In the first article in this series I wrote about the various ways in which big data needs to be considered over and above what database you are going to host it on, specifically with respect to governance and management of that data. In the second article I wrote about trust: can you rely on this data for decision-making; and in the third I discussed context: essentially the need to have metadata about your big data. In this article I want to consider a different aspect of trust: namely security.
While there may, on occasions, be issues around company confidential information the big security issue with big data is around data privacy. Once again (this applies to both trust and context) this is by no means unique to big data and facilities such as data masking are required in both big data and conventional data environments when dealing with personally identifiable information.

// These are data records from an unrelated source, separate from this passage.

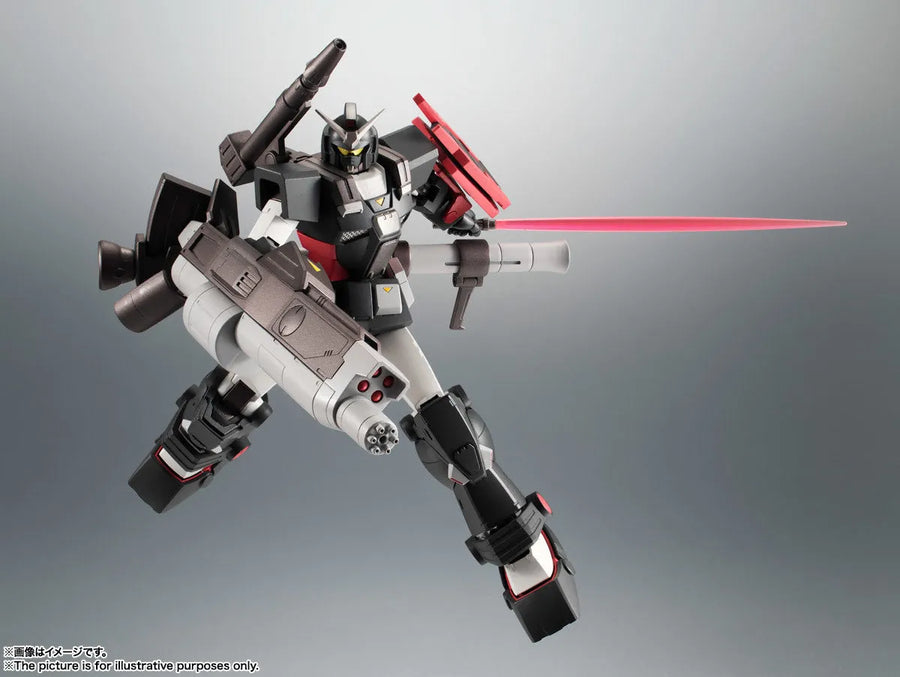 MSV Mobile Suit Variations - FA-78-2 Heavy Gundam - Robot Damashii - Robot Damashii <Side MS> - ver. A.N.I.M.E. (Bandai Spirits)ㅤ – Bandai Spirits – ActionFigureBrasil
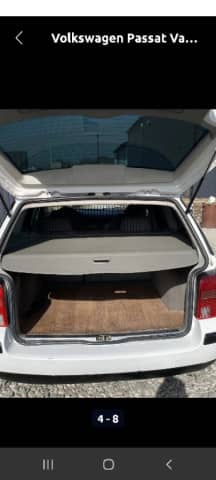 Volkswagen Passat B5 1.6 MT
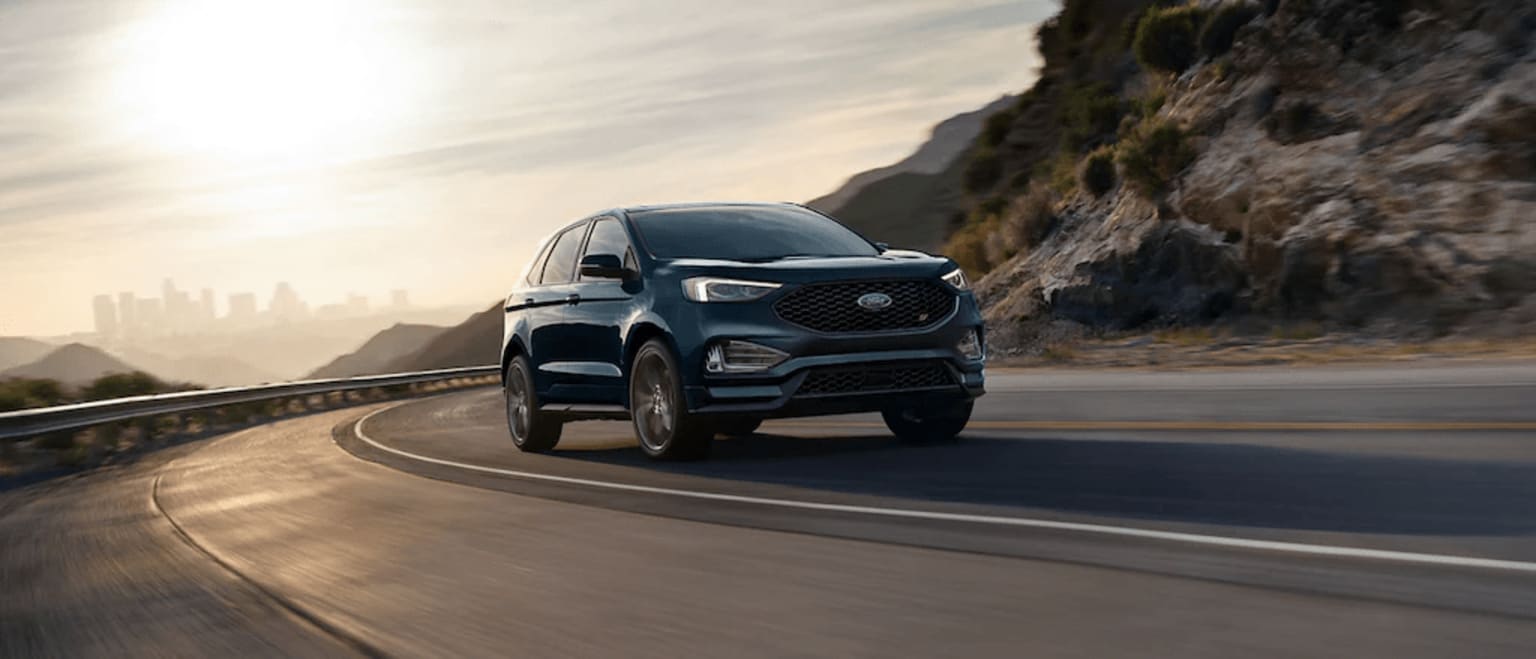 2024 Ford Edge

The big difference with big data is that you are often talking about what was, initially at least, publicly available information on third party platforms over which you have no control. If someone wants to, or is idiotic enough to, post their credit card number on Twitter that is up to them but if you ingest that information into your organisation for analysis purposes then you will be in breach of compliance regulations if that data is not filtered out (that is, you don't ingest it) or otherwise masked or redacted. This means that you need software in place (probably some sort of profiling capability) to recognise such data and to treat it appropriately. In other words, at least if you are processing social media in any way, then you will need appropriate data governance/compliance processes in place.

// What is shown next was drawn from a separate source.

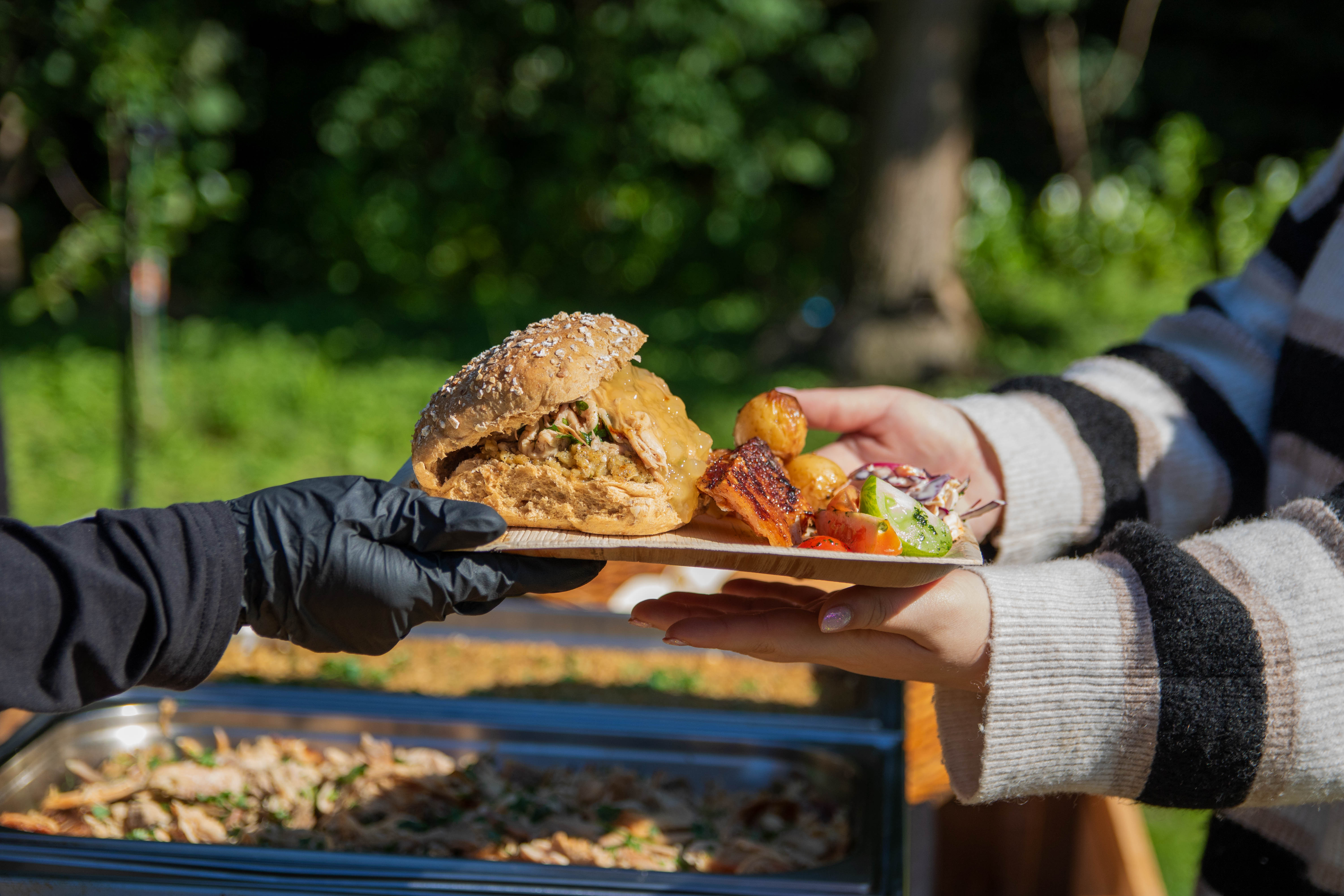 Hog Roast West Mersea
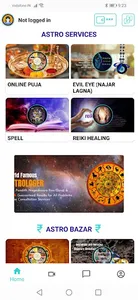 Astrozenn Astrology Horoscope screenshot 11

However, the question of data privacy leads on to another topic, which is ethics - not a topic usually discussed on IT web sites. With the sort of advanced analytic capabilities that are now around, combined with the fact that social media users are only too happy to reveal who they are, it is possible to make deductions about individuals that they might not wish to be publicly known. How should companies approach this? The simple answer is that it is not (usually) illegal to exploit this information but they are opening themselves to the possibility of public opprobrium should they do so and if that fact then gets into the public domain, which would be bad for both their sales and their share price. Thus, while neatly sidestepping the ethics/moral questions raised by this suggestion, I would suggest that such an approach would be counterproductive from a practical point of view. Unfortunately, while the avoidance of this sort of thing should come under the role of corporate (rather than data) governance it is difficult to formulate appropriate rules in any specific sense. So we may deplore this sort of activity but ultimately we can't stop it.